Goals =>
(a) From the passage on relevant and irrelevant considerations in judicial review, return the text word for word, starting with "122. A decision" and going on through "which decision-making occurs.".
(b) Carry the passage on relevant and irrelevant considerations in judicial review further, picking up right after its final sentence.

Supplied text =>
==========

121. If the ground of challenge is that relevant considerations have not been taken into account, the court will normally try to assess the actual or potential importance of the factor that was overlooked,[76] even though this may entail a degree of speculation. The question is whether the validity of the decision is contingent on strict observance of antecedent requirements. In determining what factors may or must be taken into account by the authority, the courts are again faced with problems of statutory interpretation. If relevant factors are specified in the enabling Act it is for the courts to determine whether they are factors to which the authority is compelled to have regard.[77] If so, may other, non-specified considerations be taken into account or are the specified, considerations to be construed as being exhaustive?
122. A decision may be invalid (where an irrelevant consideration has been taken into account by a decision-maker. Two issues commonly arise in applying this criterion; one what matters were taken into account by a decision-maker? This is primarily an issue of fact, to be answered by analysis of evidence; and, two, were any of the matters that were taken into account an irrelevant consideration? This is commonly an issue of law, resolved by construction of the statute that confers a power. A criteria of relevance may also be found outside a statute, by reference to other aspects of the legal framework within which decision-making occurs.

==========

Data =>

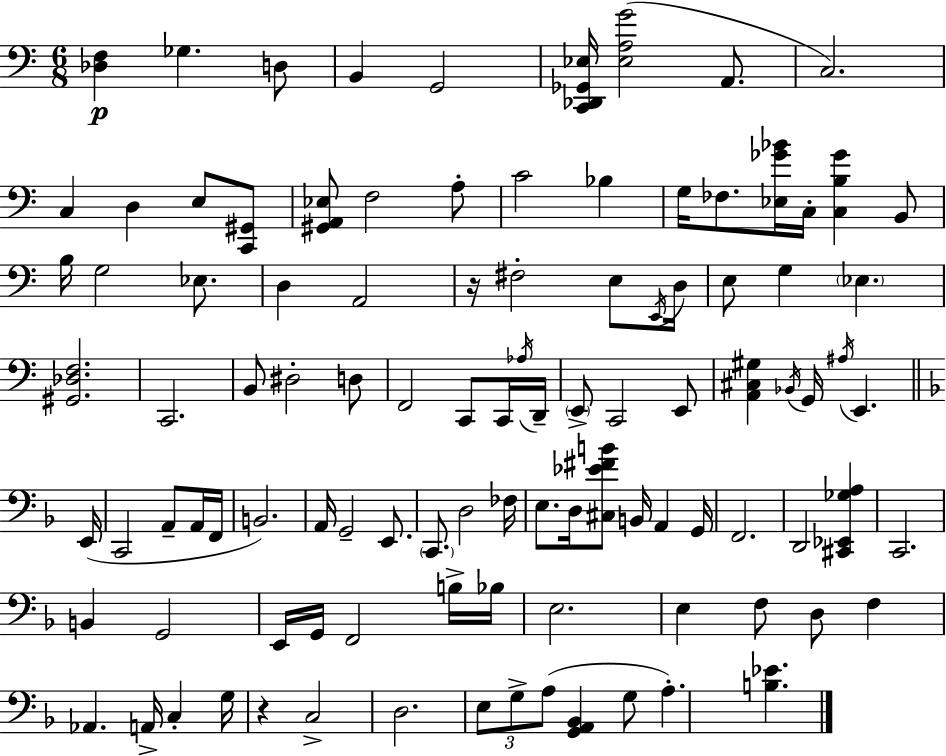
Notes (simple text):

[Db3,F3]/q Gb3/q. D3/e B2/q G2/h [C2,Db2,Gb2,Eb3]/s [Eb3,A3,G4]/h A2/e. C3/h. C3/q D3/q E3/e [C2,G#2]/e [G#2,A2,Eb3]/e F3/h A3/e C4/h Bb3/q G3/s FES3/e. [Eb3,Gb4,Bb4]/s C3/s [C3,B3,Gb4]/q B2/e B3/s G3/h Eb3/e. D3/q A2/h R/s F#3/h E3/e E2/s D3/s E3/e G3/q Eb3/q. [G#2,Db3,F3]/h. C2/h. B2/e D#3/h D3/e F2/h C2/e C2/s Ab3/s D2/s E2/e C2/h E2/e [A2,C#3,G#3]/q Bb2/s G2/s A#3/s E2/q. E2/s C2/h A2/e A2/s F2/s B2/h. A2/s G2/h E2/e. C2/e. D3/h FES3/s E3/e. D3/s [C#3,Eb4,F#4,B4]/e B2/s A2/q G2/s F2/h. D2/h [C#2,Eb2,Gb3,A3]/q C2/h. B2/q G2/h E2/s G2/s F2/h B3/s Bb3/s E3/h. E3/q F3/e D3/e F3/q Ab2/q. A2/s C3/q G3/s R/q C3/h D3/h. E3/e G3/e A3/e [G2,A2,Bb2]/q G3/e A3/q. [B3,Eb4]/q.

==========

Answers in order =>
(a)
122. A decision may be invalid (where an irrelevant consideration has been taken into account by a decision-maker. Two issues commonly arise in applying this criterion; one what matters were taken into account by a decision-maker? This is primarily an issue of fact, to be answered by analysis of evidence; and, two, were any of the matters that were taken into account an irrelevant consideration? This is commonly an issue of law, resolved by construction of the statute that confers a power. A criteria of relevance may also be found outside a statute, by reference to other aspects of the legal framework within which decision-making occurs.

(b)
123. A court will be cautious in deciding that an issue that was taken into account was irrelevant. In the simplest scenario, the legislation will exhaustively list the considerations or factors that can be taken into account. However, more often it will be necessary to draw inferences from other features of the legislation, including; Language of the statute, Purpose or object, The subject matter of the statute, The nature of the power being exercised and The nature of the office held by the decision-maker.
124. The principal focus will always be the words of the statute but other legal assumptions may be taken into account by the court, such as: A general legal presumption that legislation can never be administered to advance the personal interests of the decision-maker. Serious factual errors may be equated with irrelevant considerations. A conclusion that a particular matter was considered can often be drawn from such evidence as:-A statement of reasons; Contemporaneous administrative decisions; Reliance by the decision maker upon an irrelevant policy statement etc.
125. The core issue is whether the KEBS reports were irrelevant considerations. A reading of the relevant provisions of the act, the Regulations and the Tender Documents leaves me with no doubt that the KEBS testing was a mandatory requirement, hence, a relevant consideration. To hold otherwise would be an affront to the same provisions of the law that this court is required to hoist high. I find backing in the provisions of section 28 (1) and 173 of the act.
126. Section 28(1) of the act provides the functions and powers of the Review Board in the following words-The functions of the Review Board shall be—(a) reviewing, hearing and determining tendering and asset disposal disputes; and (b) to perform any other function conferred to the Review Board by this Act, Regulations or any other written law.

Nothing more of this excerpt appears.